Please retype the data below line for line and leave out every picture.

*** Available data ***

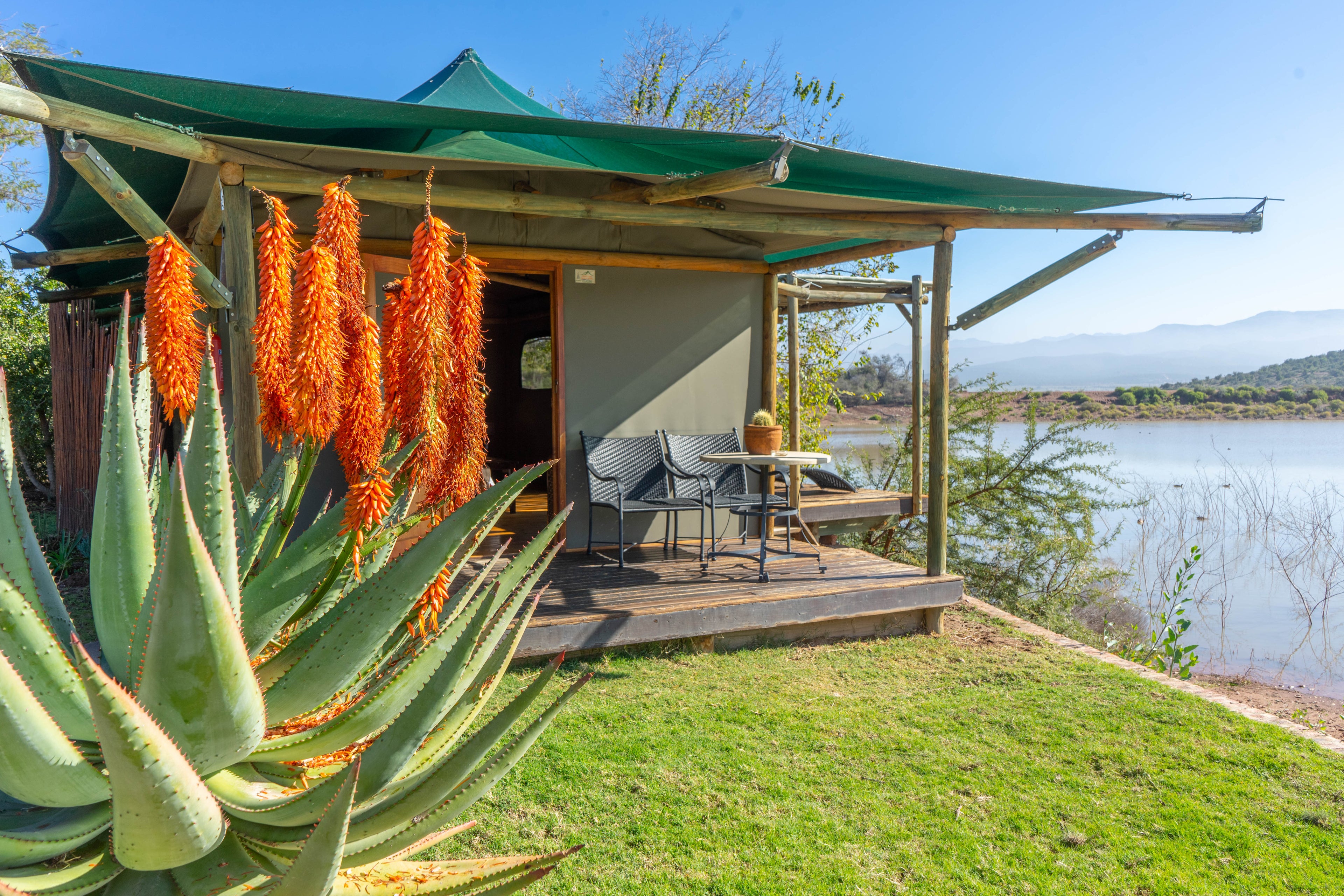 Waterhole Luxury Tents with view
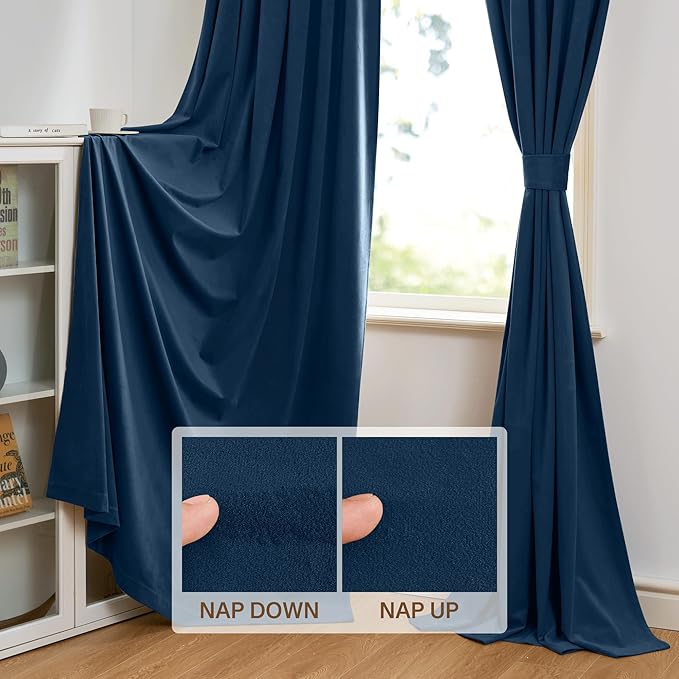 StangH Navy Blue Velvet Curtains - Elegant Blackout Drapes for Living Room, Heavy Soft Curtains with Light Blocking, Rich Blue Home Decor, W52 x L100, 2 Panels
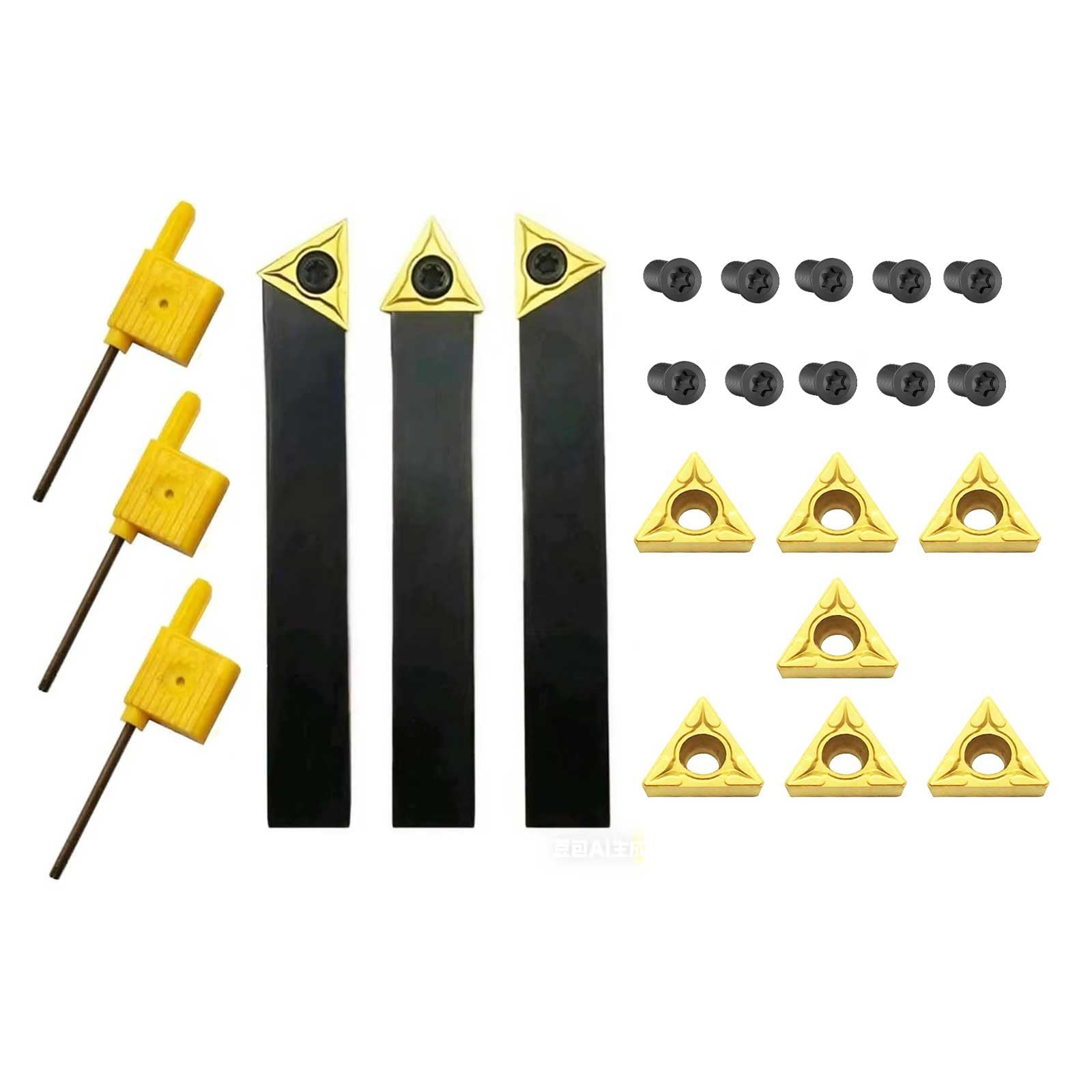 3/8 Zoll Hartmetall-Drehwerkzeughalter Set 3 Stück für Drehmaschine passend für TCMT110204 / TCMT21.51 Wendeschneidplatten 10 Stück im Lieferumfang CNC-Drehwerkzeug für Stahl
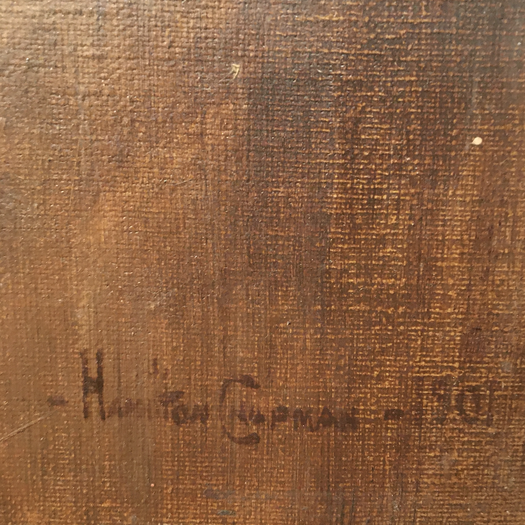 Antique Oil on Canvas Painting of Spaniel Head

*** End of Available data ***

Response to the exercise.
 Waterhole Luxury Tents with view
 StangH Navy Blue Velvet Curtains - Elegant Blackout Drapes for Living Room, Heavy Soft Curtains with Light Blocking, Rich Blue Home Decor, W52 x L100, 2 Panels
 3/8 Zoll Hartmetall-Drehwerkzeughalter Set 3 Stück für Drehmaschine passend für TCMT110204 / TCMT21.51 Wendeschneidplatten 10 Stück im Lieferumfang CNC-Drehwerkzeug für Stahl
 Antique Oil on Canvas Painting of Spaniel Head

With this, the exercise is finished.